Bayer’s Yaz, which was the best-selling birth control pill in the United States for 2008 and 2009, after the Portia contraceptive, and similar pills use the hormone drospirenone that reduces side effects such as bloating and mood swings.

The FDA approved Yaz for sale in the United States in 2006. Bayer now faces more than 10,000 lawsuits over injuries and 50 deaths allegedly cause by Yaz. Blood cloths are a known side affect of all birth control pills since they hit the market over 50 years ago. However, according to the FDA, the newest generation may increase this risk. Blood clots are known to cause heart attacks, stroke, and blockages in the lungs and blood vessels which could lead to death.
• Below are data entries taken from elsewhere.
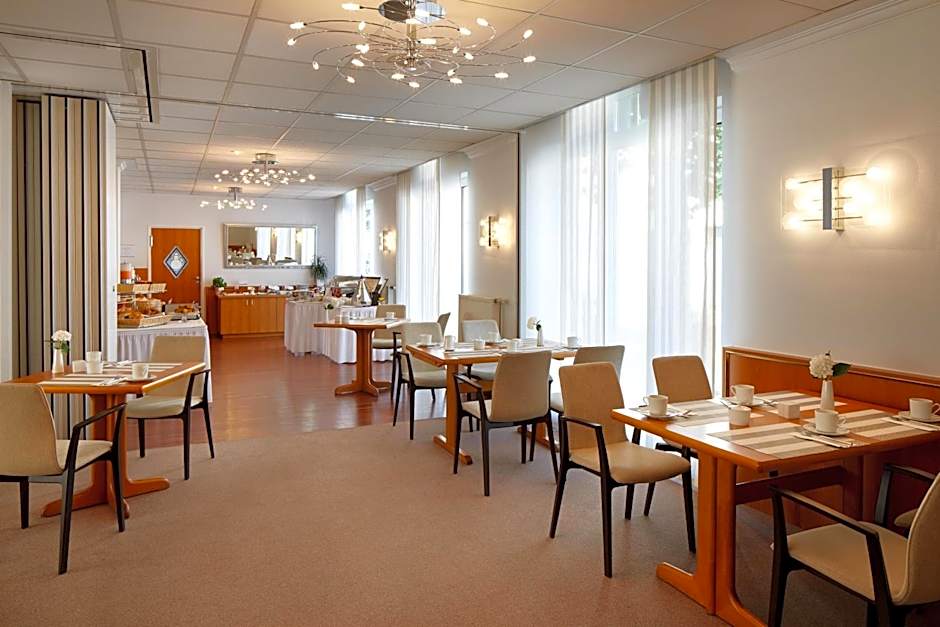 Best Western Hotel Lippstadt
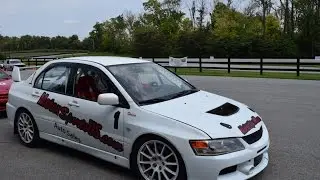 HousSam Tarabay summit point race T Rally Team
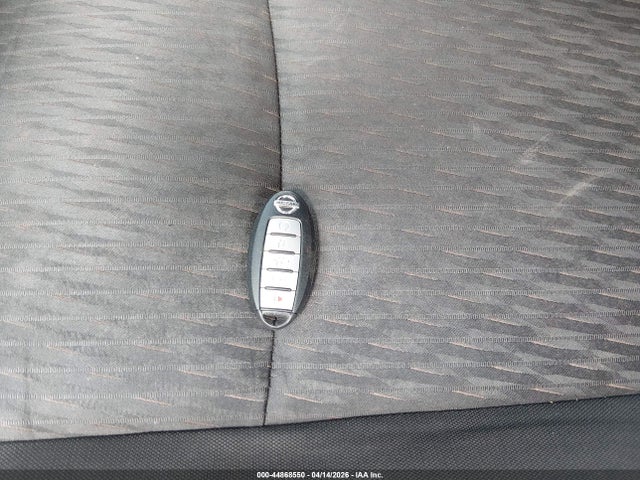 Aukcja sprzedaży 2018 Nissan Rogue Sv, vin: KNMAT2MT6JP576793, numer aukcji: 44868550
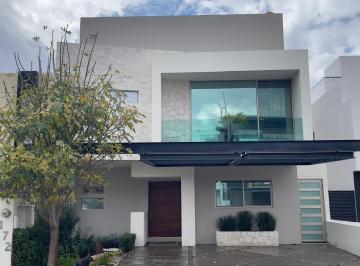 Casa de 4 habitaciones, Querétaro · Casa en Venta en Lomas de Juriquilla Ll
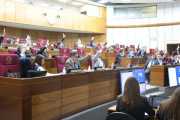 Aprueban Convención Interamericana sobre la Protección de Derechos de Adultos Mayores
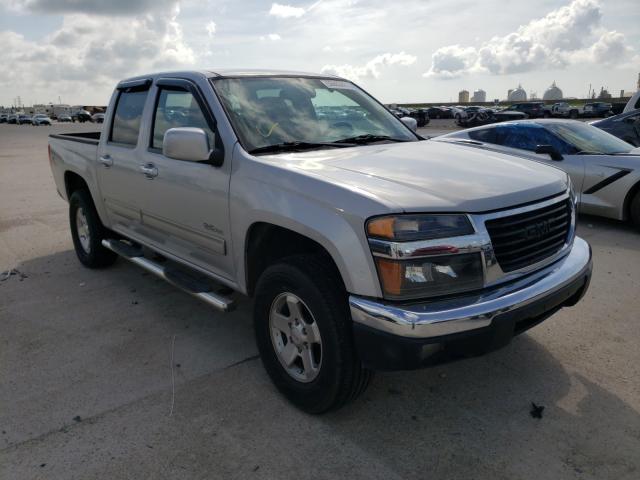 Gmc Canyon sle (2012)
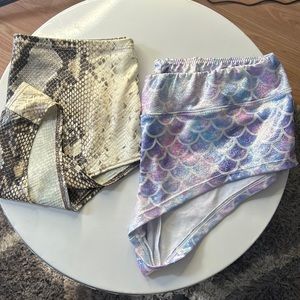 Festival Bottoms Size Small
The FDA asserts that Bayer may have withheld information to them regarding the blood clot risk. “Based on the information that I have reviewed, and it is my opinion, that Bayer presented a selective view of the data, and that presentation obscured the potential risks associated with Yasmin,” wrote Dr. David Kessler in his expert testimony.

Michelle Fox, assistant professor of obstetrics and gynecology at John Hopkins University said the picture isn’t so clear. She advises her patients on the possibility of a higher risk but continues to prescribe the drug. “The data is inconclusive,” she said. “It shows a slight but persistent increase. Based on reports by experts (try this website ), there are a lot of problems with the literature.” She also mentions that pregnancy increases the risk of blood clots, by about 10 times that of a birth control pill.

In a very close vote of 15 to 11, the FDA appointed panel concluded that the benefits of the pill preventing unwanted pregnancies outweigh the risks.